O ministro da Economia, Paulo Guedes, contribuiu ontem para manter a tensão diplomática entre os governos do Brasil e da França. Ao comentar declarações do presidente Jair Bolsonaro dirigidas à primeira-dama francesa, Brigitte Macron, pelas redes sociais, o ministro afirmou que “o presidente falou e é verdade, a mulher é feia mesmo”.

A afirmação foi feita durante palestra a empresários, em Fortaleza. No evento, Guedes criticou a imprensa, que, segundo ele, prefere noticiar atos polêmicos do presidente em vez dos avanços alcançados pelo governo. “A preocupação é a seguinte: ‘xingaram a (Michele) Bachelet, xingaram a mulher do (Emmanuel) Macron, chamaram a mulher do Macron de feia’. O Macron falou que estão botando fogo na floresta brasileira e o presidente devolveu”, disse. “Tudo bem, é divertido. Não tem problema nenhum. É tudo normal e verdade. O presidente falou e é verdade, a mulher é feia mesmo”, completou, provocando risos na plateia.

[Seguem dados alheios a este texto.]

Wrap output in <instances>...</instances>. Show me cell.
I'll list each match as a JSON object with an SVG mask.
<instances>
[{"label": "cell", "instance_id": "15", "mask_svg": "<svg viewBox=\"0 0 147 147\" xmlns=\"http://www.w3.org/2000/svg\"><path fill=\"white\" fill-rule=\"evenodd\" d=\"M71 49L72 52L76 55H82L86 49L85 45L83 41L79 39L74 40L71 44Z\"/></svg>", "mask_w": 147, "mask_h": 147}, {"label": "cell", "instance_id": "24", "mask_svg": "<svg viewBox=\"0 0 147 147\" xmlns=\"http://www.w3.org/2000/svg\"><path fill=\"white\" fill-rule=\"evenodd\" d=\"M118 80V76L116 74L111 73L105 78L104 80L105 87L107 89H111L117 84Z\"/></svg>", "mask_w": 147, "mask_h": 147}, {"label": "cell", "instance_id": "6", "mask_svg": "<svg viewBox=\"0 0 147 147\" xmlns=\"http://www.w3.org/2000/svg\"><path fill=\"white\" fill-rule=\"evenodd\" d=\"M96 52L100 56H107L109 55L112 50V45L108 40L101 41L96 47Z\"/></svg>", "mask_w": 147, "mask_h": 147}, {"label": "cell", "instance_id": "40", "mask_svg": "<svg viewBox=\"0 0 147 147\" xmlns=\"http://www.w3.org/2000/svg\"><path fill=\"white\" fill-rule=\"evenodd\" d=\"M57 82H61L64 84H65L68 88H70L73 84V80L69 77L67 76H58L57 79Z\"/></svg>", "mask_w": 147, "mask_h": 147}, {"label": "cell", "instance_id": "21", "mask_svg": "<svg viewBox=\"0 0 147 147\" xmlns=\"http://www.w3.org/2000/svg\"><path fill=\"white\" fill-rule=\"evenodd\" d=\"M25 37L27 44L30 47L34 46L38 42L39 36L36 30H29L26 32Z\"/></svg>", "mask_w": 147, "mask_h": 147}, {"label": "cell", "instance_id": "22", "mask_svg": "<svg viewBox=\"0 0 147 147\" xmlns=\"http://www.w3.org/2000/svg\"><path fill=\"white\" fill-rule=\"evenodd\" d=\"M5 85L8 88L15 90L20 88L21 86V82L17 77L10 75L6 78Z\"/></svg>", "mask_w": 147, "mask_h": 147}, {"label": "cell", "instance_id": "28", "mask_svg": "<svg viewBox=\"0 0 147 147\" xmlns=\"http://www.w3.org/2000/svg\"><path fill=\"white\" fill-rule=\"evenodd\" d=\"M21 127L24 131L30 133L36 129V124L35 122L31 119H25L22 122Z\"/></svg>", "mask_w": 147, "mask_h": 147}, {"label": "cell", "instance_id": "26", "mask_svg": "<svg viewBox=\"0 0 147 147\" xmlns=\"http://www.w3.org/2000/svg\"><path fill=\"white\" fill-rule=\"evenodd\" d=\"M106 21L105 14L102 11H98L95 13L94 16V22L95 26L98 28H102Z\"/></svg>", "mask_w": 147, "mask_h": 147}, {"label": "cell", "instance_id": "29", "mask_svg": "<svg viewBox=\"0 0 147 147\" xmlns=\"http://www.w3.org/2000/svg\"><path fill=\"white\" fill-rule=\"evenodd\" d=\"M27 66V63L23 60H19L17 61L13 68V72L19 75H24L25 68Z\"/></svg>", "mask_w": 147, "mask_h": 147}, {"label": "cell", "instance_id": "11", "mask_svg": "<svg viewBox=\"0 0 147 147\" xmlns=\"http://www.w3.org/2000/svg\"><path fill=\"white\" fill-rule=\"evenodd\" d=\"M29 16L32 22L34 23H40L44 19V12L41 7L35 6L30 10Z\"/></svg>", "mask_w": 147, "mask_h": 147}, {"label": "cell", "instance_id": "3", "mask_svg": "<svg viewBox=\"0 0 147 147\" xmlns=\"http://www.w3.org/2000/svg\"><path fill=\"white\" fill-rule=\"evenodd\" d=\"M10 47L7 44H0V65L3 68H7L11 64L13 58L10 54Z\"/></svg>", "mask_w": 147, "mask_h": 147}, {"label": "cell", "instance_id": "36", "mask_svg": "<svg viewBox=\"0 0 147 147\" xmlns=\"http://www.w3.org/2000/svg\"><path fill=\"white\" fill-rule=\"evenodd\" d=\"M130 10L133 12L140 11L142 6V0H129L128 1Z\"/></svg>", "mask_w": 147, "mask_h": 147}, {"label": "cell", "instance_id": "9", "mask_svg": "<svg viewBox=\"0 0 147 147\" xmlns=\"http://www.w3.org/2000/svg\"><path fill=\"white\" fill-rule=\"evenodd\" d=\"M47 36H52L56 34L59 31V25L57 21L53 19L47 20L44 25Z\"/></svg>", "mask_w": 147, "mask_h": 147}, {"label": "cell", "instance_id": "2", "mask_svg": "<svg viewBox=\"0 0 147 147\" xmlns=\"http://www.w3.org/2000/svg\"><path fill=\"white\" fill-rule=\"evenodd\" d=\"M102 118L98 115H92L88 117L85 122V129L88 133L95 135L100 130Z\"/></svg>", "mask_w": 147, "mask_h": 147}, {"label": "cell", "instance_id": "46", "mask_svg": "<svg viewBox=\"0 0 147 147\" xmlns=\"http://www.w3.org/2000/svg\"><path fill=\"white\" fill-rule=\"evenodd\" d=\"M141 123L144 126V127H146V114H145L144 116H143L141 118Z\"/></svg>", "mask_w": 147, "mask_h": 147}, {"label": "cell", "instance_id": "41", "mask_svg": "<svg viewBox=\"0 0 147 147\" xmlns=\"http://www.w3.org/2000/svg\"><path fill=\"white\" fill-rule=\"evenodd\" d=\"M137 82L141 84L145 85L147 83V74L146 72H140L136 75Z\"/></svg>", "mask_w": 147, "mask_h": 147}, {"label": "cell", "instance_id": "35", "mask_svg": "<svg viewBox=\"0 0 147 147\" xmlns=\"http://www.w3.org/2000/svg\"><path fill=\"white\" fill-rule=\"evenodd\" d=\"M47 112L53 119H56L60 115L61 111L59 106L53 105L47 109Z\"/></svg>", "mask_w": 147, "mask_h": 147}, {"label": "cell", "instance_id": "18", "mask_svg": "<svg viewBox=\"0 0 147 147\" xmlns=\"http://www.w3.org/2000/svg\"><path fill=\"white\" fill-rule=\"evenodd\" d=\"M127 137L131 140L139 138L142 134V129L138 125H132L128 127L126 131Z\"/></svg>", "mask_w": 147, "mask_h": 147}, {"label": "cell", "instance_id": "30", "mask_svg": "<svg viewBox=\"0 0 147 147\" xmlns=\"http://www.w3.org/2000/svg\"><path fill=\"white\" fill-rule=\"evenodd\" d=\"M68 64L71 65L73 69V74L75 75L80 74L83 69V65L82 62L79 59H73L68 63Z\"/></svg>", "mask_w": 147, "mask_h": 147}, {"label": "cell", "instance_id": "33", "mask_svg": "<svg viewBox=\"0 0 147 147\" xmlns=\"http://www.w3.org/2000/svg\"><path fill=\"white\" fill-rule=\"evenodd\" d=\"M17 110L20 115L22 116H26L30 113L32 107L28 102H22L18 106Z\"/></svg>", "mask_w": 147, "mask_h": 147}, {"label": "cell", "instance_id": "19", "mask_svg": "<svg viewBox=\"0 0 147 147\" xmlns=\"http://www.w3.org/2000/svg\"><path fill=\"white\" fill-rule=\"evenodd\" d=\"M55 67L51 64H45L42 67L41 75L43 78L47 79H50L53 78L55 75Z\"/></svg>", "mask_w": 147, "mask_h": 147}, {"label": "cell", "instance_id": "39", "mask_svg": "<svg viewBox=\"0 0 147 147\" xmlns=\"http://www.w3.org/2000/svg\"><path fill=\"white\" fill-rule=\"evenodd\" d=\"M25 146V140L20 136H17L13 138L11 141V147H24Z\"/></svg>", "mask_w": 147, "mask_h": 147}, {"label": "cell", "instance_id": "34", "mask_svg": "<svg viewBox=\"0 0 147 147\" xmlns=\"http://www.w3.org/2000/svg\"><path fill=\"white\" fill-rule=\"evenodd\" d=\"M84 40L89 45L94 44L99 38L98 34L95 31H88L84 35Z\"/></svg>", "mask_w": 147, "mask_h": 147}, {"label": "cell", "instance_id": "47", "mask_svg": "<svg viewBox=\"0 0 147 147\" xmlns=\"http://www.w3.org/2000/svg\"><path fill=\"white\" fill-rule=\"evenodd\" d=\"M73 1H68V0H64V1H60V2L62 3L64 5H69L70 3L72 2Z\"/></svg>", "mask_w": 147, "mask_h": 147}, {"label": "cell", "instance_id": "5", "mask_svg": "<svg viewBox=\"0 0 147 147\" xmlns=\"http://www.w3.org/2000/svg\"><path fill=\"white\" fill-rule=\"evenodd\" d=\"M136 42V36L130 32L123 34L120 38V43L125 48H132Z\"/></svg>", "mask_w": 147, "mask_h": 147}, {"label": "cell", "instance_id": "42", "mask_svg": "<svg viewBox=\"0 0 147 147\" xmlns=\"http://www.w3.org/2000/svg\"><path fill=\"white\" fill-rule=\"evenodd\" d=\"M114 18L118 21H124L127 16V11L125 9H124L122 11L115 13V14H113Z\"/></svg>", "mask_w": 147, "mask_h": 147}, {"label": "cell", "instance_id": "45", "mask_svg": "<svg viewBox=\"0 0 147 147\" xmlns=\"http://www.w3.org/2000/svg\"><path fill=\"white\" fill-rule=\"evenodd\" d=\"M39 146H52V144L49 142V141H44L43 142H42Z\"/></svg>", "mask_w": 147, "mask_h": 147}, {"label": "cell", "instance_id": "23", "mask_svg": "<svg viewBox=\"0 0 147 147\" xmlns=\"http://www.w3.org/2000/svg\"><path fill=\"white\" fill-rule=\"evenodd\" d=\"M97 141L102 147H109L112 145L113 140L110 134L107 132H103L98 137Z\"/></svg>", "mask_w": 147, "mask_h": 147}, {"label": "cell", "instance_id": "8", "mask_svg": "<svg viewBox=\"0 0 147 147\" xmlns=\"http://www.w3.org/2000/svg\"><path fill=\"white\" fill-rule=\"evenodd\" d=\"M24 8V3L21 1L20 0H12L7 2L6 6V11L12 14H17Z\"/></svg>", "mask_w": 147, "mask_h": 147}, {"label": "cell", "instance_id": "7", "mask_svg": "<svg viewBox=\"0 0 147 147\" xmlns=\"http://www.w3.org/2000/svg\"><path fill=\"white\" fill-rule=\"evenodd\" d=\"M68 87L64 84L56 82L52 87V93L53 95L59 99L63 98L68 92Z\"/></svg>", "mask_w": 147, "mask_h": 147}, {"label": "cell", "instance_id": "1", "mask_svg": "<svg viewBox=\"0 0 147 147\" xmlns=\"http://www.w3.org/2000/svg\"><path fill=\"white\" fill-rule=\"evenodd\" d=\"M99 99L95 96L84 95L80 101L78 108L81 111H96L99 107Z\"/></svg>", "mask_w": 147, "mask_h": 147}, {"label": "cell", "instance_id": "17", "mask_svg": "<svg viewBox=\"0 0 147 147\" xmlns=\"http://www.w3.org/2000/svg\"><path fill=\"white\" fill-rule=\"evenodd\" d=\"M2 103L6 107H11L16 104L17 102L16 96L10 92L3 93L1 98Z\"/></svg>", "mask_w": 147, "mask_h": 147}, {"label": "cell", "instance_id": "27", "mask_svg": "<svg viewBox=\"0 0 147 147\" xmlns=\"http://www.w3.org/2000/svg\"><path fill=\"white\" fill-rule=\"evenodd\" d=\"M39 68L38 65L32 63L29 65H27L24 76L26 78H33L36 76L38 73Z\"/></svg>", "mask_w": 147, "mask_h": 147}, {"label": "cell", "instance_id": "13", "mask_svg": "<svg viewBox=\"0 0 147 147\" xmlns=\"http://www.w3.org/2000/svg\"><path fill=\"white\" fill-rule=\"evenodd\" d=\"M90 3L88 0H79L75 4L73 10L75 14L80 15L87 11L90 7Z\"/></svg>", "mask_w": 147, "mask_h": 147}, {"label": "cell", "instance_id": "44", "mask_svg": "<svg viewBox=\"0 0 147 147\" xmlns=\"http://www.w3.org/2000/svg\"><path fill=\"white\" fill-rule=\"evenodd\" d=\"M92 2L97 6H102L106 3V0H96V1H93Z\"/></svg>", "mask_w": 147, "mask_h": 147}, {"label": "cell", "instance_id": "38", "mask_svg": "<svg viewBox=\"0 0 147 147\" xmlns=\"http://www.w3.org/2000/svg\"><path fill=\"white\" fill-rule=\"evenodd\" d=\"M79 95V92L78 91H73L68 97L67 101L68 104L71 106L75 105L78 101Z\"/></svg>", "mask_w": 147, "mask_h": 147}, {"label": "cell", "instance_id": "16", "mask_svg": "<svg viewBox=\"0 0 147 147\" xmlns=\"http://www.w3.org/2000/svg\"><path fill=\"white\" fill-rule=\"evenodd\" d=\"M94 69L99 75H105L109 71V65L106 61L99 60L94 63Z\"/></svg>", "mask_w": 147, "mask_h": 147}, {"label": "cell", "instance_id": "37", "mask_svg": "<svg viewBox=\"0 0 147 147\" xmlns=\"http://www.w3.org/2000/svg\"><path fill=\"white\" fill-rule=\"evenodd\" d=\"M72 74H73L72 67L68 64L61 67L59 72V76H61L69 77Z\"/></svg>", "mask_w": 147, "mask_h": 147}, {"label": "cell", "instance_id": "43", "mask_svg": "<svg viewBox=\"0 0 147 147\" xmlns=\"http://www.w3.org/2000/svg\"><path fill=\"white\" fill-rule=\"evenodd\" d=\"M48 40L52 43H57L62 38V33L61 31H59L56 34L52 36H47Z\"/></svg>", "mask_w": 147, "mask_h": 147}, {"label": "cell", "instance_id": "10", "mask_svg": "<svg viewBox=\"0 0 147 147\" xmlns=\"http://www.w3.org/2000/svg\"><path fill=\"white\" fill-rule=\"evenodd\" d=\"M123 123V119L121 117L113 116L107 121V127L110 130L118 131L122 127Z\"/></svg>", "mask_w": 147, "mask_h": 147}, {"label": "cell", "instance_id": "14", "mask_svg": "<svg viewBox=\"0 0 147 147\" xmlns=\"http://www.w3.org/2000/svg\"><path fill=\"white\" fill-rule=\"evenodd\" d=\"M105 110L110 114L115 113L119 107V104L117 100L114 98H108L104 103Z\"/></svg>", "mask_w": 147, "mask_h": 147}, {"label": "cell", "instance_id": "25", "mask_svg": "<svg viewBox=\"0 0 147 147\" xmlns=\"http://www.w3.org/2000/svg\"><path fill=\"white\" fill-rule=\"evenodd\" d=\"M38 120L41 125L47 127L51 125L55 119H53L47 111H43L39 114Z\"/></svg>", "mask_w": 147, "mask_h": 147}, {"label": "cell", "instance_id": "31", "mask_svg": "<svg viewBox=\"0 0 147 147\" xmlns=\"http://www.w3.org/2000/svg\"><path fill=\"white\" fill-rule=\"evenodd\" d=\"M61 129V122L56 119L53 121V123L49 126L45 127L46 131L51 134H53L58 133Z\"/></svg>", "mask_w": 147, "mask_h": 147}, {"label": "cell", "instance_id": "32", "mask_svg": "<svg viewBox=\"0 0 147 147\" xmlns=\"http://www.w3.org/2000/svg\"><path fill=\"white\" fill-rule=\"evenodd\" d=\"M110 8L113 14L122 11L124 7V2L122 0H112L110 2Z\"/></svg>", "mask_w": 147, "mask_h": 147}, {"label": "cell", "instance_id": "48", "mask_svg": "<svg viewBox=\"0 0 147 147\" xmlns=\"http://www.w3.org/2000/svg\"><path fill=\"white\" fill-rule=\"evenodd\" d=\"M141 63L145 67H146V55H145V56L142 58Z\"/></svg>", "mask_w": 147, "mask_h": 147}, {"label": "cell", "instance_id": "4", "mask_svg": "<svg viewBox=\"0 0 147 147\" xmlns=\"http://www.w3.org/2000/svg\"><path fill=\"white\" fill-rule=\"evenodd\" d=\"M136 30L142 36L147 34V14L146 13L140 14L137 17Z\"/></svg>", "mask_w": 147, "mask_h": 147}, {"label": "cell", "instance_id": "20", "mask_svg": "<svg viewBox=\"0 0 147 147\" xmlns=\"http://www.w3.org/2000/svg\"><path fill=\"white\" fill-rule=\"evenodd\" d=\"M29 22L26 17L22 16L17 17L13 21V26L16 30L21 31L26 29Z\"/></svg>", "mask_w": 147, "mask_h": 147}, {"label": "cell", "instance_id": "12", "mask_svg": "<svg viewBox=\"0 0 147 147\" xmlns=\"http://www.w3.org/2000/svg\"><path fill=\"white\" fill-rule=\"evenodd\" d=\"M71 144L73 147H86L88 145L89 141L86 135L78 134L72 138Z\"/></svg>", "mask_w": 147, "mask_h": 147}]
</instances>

Em 24 de agosto, Bolsonaro endossou em uma rede social um comentário ofensivo contra a primeira-dama francesa. Um seguidor postou na página do presidente fotos de Brigitte Macron e da primeira-dama brasileira, Michele Bolsonaro, e afirmou: “É inveja. Entende agora por que Macron persegue Bolsonaro?”. O post provocou comentário de Bolsonaro: “Não humilha, cara. Kkkkkkk”.

As declarações de Bolsonaro levaram brasileiros, muitos deles residentes na França, a manifestarem solidariedade a Brigitte Macron. Na semana passada, durante cerimônia pública, ela agradeceu, em português, o apoio dos brasileiros.

À noite, a assessoria do ministro da Economia divulgou nota em que ele pede desculpas pelos comentários: “O ministro da Economia, Paulo Guedes, pede desculpas pela brincadeira feita hoje em evento público em Fortaleza (CE), quando mencionou a primeira-dama francesa, Brigitte Macron. A intenção do ministro foi ilustrar que questões relevantes e urgentes para o país não têm o espaço que deveriam no debate público. Não houve qualquer intenção de proferir ofensas pessoais”.